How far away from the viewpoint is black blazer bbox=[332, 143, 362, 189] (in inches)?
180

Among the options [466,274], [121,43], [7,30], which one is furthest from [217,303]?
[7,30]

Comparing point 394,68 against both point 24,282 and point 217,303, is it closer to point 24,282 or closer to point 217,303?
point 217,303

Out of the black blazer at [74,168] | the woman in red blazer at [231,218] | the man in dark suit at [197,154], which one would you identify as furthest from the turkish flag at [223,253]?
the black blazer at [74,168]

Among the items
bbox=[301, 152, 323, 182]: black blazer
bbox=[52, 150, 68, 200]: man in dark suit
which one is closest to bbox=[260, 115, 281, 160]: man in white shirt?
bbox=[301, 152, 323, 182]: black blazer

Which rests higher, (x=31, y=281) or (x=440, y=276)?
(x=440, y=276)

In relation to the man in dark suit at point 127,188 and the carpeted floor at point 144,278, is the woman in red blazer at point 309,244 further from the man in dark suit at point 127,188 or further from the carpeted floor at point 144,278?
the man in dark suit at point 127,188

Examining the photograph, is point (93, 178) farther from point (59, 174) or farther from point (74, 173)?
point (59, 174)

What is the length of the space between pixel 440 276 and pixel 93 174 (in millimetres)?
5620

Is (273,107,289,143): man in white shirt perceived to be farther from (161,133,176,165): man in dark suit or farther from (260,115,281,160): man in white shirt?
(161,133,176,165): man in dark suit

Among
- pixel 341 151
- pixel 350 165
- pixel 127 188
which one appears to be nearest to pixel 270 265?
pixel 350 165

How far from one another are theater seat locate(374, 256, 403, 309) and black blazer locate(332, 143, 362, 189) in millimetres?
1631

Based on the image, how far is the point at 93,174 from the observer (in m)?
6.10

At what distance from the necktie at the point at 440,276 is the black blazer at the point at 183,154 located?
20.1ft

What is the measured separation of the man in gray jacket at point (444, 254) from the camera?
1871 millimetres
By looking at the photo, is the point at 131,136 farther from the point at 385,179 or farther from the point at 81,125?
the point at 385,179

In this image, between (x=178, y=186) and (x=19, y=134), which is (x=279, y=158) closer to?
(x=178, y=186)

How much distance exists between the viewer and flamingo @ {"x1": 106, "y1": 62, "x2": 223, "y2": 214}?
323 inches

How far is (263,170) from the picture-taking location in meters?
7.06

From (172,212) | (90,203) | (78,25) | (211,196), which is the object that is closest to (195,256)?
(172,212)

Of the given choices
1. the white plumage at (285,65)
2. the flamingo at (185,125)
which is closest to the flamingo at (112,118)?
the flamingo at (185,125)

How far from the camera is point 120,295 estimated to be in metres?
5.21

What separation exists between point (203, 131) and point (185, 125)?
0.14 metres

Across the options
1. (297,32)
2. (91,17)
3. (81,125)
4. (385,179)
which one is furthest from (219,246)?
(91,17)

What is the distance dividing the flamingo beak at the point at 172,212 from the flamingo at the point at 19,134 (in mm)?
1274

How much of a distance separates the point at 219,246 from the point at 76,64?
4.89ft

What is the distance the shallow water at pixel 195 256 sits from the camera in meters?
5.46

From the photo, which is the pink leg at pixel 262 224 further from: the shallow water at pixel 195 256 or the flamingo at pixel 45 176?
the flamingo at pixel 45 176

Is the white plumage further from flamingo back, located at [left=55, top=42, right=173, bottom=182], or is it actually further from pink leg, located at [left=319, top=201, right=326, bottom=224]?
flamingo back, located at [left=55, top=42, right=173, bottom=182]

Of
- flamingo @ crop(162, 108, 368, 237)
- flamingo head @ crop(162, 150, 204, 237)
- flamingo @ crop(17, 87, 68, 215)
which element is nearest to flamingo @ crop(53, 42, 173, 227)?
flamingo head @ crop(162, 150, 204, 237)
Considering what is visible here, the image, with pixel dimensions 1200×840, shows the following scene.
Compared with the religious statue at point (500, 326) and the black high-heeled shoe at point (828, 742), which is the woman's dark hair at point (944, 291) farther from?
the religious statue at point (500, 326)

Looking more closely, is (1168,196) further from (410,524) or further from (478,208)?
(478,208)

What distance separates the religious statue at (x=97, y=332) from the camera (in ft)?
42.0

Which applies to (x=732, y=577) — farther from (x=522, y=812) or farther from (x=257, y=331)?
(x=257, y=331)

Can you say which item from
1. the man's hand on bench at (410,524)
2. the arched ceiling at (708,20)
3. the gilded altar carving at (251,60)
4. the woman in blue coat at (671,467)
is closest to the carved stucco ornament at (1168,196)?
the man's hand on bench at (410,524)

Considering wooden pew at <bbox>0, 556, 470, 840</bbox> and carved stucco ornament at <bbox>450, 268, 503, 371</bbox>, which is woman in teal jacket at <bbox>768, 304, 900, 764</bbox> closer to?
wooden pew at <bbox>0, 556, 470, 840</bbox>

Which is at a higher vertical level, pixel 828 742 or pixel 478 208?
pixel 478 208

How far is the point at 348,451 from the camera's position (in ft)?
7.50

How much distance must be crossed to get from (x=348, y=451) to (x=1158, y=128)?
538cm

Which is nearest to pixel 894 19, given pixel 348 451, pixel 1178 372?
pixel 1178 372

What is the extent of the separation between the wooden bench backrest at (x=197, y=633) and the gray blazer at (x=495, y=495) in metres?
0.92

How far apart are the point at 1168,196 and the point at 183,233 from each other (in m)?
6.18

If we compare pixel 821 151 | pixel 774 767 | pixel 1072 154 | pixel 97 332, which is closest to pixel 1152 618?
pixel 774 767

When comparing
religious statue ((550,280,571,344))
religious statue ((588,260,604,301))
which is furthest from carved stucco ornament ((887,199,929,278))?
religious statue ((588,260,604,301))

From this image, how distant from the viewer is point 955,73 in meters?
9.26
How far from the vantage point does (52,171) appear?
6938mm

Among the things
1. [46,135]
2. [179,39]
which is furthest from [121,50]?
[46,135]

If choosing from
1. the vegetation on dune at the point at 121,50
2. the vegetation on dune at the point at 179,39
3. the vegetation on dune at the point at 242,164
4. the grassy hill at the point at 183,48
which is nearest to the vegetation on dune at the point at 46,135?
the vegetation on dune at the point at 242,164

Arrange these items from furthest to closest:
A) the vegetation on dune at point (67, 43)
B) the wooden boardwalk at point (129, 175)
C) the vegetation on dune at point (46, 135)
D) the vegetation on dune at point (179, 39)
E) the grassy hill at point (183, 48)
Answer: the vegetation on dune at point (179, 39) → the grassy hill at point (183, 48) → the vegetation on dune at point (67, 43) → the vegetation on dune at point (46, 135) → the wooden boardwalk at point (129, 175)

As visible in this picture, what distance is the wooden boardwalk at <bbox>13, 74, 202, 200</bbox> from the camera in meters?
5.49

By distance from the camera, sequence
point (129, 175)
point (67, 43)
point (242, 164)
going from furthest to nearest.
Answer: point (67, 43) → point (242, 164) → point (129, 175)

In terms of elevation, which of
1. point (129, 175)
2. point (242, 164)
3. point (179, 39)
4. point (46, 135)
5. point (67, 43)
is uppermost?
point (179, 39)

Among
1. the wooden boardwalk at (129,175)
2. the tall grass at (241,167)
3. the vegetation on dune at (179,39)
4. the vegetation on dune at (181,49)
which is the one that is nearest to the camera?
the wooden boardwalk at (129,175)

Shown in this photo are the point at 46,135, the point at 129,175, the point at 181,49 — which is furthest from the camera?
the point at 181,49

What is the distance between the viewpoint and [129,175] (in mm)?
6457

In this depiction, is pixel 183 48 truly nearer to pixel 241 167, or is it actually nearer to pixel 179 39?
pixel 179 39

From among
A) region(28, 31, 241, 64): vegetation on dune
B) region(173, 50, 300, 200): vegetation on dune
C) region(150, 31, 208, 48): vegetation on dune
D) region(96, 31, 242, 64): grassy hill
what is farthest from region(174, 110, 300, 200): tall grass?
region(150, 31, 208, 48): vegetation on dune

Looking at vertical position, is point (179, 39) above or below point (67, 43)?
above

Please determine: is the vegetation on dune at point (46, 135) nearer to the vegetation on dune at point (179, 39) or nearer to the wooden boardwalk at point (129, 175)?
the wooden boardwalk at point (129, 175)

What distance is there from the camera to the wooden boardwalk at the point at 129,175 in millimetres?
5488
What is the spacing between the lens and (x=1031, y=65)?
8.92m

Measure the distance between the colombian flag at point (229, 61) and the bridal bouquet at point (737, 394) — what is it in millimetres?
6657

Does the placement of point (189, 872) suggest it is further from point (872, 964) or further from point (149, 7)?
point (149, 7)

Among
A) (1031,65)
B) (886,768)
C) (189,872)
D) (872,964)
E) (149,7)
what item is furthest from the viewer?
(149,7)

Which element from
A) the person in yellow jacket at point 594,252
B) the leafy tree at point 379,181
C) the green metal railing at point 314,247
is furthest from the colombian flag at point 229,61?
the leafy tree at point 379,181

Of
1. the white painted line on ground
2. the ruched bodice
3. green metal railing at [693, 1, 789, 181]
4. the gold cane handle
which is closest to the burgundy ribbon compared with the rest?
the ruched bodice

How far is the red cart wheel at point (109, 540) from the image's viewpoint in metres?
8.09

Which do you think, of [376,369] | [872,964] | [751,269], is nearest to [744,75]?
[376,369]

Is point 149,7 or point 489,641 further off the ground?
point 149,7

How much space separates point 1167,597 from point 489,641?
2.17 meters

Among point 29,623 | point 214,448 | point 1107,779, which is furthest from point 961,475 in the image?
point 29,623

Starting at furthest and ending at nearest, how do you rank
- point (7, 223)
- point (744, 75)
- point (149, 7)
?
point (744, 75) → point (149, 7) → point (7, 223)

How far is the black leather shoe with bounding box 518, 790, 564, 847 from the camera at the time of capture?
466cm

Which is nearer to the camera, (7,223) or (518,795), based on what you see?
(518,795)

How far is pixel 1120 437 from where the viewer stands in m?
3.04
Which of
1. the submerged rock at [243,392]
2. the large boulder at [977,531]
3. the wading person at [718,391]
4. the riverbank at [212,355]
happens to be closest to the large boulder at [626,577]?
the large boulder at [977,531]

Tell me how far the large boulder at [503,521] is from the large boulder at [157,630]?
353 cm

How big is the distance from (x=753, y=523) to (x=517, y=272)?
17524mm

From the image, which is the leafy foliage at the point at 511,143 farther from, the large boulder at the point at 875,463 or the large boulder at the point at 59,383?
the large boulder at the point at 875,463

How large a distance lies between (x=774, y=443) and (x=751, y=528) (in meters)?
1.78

[Work required]: Please copy the records from the line with "How far is pixel" through the end of the records, swapping "riverbank" for "shoreline" and leaving everything else the same.

[Response]:
How far is pixel 1120 437 from where the viewer stands in m?
3.04
Which of
1. the submerged rock at [243,392]
2. the large boulder at [977,531]
3. the wading person at [718,391]
4. the shoreline at [212,355]
happens to be closest to the large boulder at [626,577]?
the large boulder at [977,531]

Tell me how far the large boulder at [503,521] is from the large boulder at [157,630]?
353 cm

How big is the distance from (x=753, y=523) to (x=517, y=272)?
17524mm

From the image, which is the leafy foliage at the point at 511,143 farther from, the large boulder at the point at 875,463 or the large boulder at the point at 59,383?
the large boulder at the point at 875,463

How large a distance lies between (x=774, y=443) and (x=751, y=528) (in meters)?
1.78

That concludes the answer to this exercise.